When her next swimming lesson came, we talked about conquering our fears again. I anxiously watched during her lesson for any sign of change and will admit that I was a little disappointed when I saw none. But then, at the very end of her class that day, as her instructor was trying to guide her across the pool on her back, Madelyn’s arm shot out of the pool in a balled up fist. She started shaking her fist and shouting, “NO FEAR! NO FEAR!” Her instructor looked a little bewildered as she climbed out of the pool after that. Madelyn reported that it had been a great class and that, the next week, she was going to jump in.

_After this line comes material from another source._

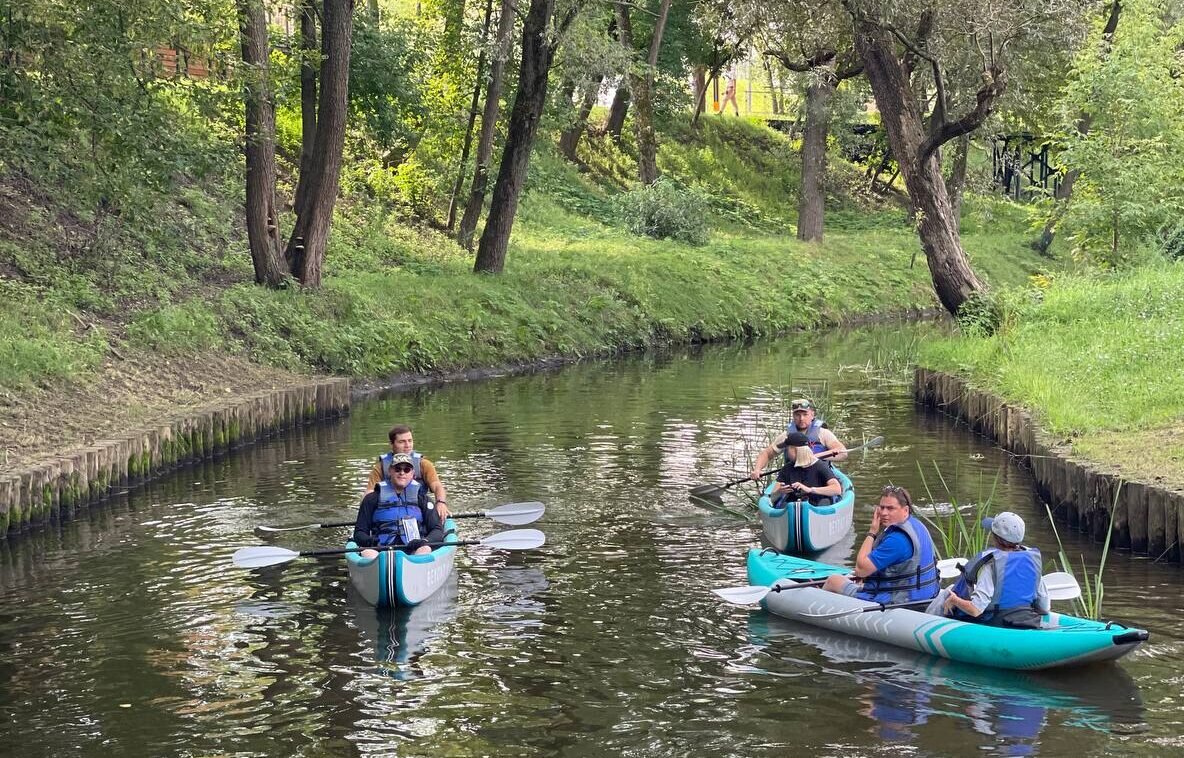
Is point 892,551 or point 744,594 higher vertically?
point 892,551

Sure enough – she did jump in the next time. AND did the back float all on her own. I caught it on video the second time:
Two weeks after that, Madelyn delayed when the instructor asked her to do her back float. I got a little nervous for her, thinking that maybe we were going to be taking two steps forward, one step back. It turns out that Madelyn was delaying because she was explaining to her instructor that she wanted to graduate to the next class and needed to know what she had to do. He explained that she would need to do her back and front floats unassisted, and Madelyn told him that she could. The instructor called the head coach over to observe and Madelyn graduated within two minutes. I was floored and near tears. It was absolutely amazing to see that happen, knowing the deep-seeded fears Madelyn had to conquer to get there.
I asked Madelyn afterward if she was nervous when she did her test for the head coach. She said she was not, but that instead she was “interested.” I asked her what made her “interested.” She replied, “Well – I wanted to see what would happen.” And if that didn’t just teach me a bunch of life lessons, I don’t know what will.